▶ [OBJECTIFS]:
1. Recopiez fidèlement le passage du texte sur l'Église et la finance climatique, de « Cela nous rappelle » à « la justice intergénérationnelle. ».
2. Rédigez la suite du texte sur l'Église et la finance climatique, en commençant après sa dernière phrase.

▶ [TEXTE DE LA PAGE]:
┄┄┄┄┄┄┄┄┄┄
Ses propos reflètent un mouvement croissant au sein de l’Église : celui qui intègre la durabilité dans la vie diocésaine, des projets d’énergie renouvelable aux portefeuilles d’investissement sans énergie fossile. Pour Giulietti, le désinvestissement n’est pas seulement une question d’argent, il s’agit de former des communautés qui vivent en harmonie avec la création et reflètent l’amour du Créateur.

La finance responsable comme forme de témoignage

En Allemagne, le docteur Jörg Mayer, président de l’Arbeitskreis Kirchlicher Investoren (AKI), souligne la dimension éthique de la gestion des ressources financières par les institutions religieuses :

« Investir de l’argent ne signifie pas renoncer à ses responsabilités. Au contraire : en excluant les entreprises qui tirent profit du charbon ou du pétrole et du gaz non conventionnels, nous assumons notre responsabilité devant Dieu et l’humanité quant à l’utilisation de notre argent. »

Cela nous rappelle que la foi et la finance ne sont pas deux domaines distincts. L’AKI et les institutions protestantes en Allemagne ont adopté des directives d’investissement éthique fondées sur les valeurs chrétiennes, excluant les industries nuisibles et récompensant les entreprises qui se fixent des objectifs climatiques fondés sur des données scientifiques.

Leur approche incarne les principes de ce qu’ils appellent « l’investissement axé sur l’impact » : investir non seulement pour éviter de nuire, mais aussi pour promouvoir activement la préservation de la création et la justice intergénérationnelle.

 

Solidarité avec les pays du Sud

Pour le frère Thomas Hollweck SJ, provincial des jésuites d’Europe centrale, l’urgence morale est à la fois personnelle et mondiale :

« Le changement climatique menace notre environnement et la vie sur notre planète. Les personnes les plus touchées sont les populations les plus pauvres des pays du Sud, qui contribuent le moins aux causes du changement climatique et ne disposent que de moyens limités pour se protéger. »
┄┄┄┄┄┄┄┄┄┄
Un bloc de données
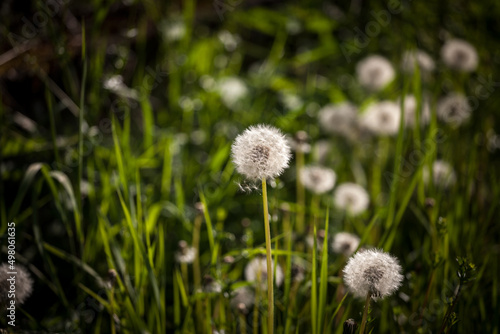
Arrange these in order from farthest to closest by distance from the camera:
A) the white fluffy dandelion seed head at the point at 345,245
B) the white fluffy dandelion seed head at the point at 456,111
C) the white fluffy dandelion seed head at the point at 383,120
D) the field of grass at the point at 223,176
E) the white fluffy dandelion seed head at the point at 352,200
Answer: the white fluffy dandelion seed head at the point at 383,120
the white fluffy dandelion seed head at the point at 456,111
the white fluffy dandelion seed head at the point at 352,200
the white fluffy dandelion seed head at the point at 345,245
the field of grass at the point at 223,176

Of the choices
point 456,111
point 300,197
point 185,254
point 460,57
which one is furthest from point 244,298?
point 460,57

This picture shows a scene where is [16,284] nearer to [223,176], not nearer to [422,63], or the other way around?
[223,176]

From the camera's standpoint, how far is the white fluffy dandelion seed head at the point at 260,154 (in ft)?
2.50

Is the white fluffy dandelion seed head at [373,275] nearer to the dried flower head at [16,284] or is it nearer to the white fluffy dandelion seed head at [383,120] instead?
the dried flower head at [16,284]

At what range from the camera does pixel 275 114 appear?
160 cm

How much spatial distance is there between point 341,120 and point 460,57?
64 cm

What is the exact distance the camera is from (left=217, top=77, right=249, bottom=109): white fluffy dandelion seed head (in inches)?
72.9

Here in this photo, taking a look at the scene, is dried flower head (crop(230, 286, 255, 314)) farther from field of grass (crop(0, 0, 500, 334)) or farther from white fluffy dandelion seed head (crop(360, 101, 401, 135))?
white fluffy dandelion seed head (crop(360, 101, 401, 135))

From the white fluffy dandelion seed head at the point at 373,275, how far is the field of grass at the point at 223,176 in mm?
72

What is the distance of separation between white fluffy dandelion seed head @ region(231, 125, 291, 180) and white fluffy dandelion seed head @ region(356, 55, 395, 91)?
1.31 meters

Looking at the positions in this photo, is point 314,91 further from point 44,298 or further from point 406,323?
point 44,298

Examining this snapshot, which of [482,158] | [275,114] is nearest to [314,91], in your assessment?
[275,114]

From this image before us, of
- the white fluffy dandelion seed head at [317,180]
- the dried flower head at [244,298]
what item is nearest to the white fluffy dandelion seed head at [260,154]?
the dried flower head at [244,298]

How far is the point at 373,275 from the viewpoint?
0.73 meters
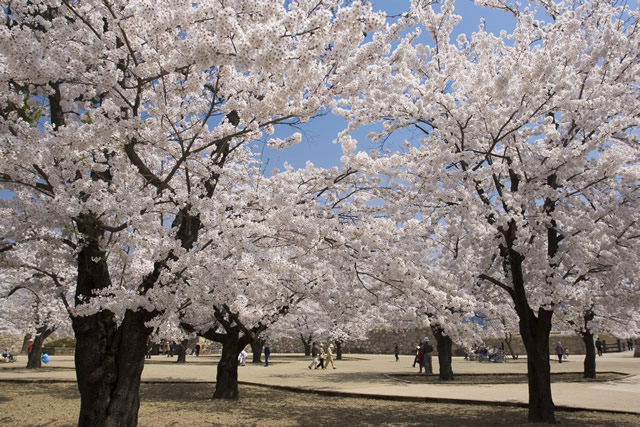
┄┄┄┄┄┄┄┄┄┄
▶ [PROBLÈMES RÉSOLUS]:
1.
Cela nous rappelle que la foi et la finance ne sont pas deux domaines distincts. L’AKI et les institutions protestantes en Allemagne ont adopté des directives d’investissement éthique fondées sur les valeurs chrétiennes, excluant les industries nuisibles et récompensant les entreprises qui se fixent des objectifs climatiques fondés sur des données scientifiques.

Leur approche incarne les principes de ce qu’ils appellent « l’investissement axé sur l’impact » : investir non seulement pour éviter de nuire, mais aussi pour promouvoir activement la préservation de la création et la justice intergénérationnelle.

2.
Il appelle les institutions européennes à agir en solidarité avec les plus vulnérables, reconnaissant le déséquilibre entre ceux qui sont à l’origine de la crise et ceux qui en supportent le plus lourd fardeau.

En se désengageant des énergies fossiles, les jésuites ne se contentent pas de réformer leurs pratiques financières : ils se tiennent aux côtés des communautés les plus touchées par la crise écologique et affirment leur engagement en faveur de la justice intergénérationnelle.

 

La foi pour une justice climatique sans frontières

Heike Hardell, conseillère ecclésiale principale et directrice financière de l’Église évangélique luthérienne d’Allemagne du Nord (Nordkirche), délivre un message clair de responsabilité et d’espérance :

« Nous n’investissons pas dans la destruction de la création, mais dans sa préservation. En tant qu’Église, nous voulons également envoyer un signal : pour une économie qui favorise la vie, pour une justice climatique qui ne connaît pas de frontières. »

Ses propos résument parfaitement l’essence même de la gestion chrétienne de la création : la conviction que la Terre a été confiée à l’humanité non pas pour être exploitée, mais pour être préservée. Le refus de la Nordkirche d’investir dans les énergies fossiles reflète sa mission qui consiste à aligner la foi, l’éthique et la durabilité dans chacune de ses décisions financières.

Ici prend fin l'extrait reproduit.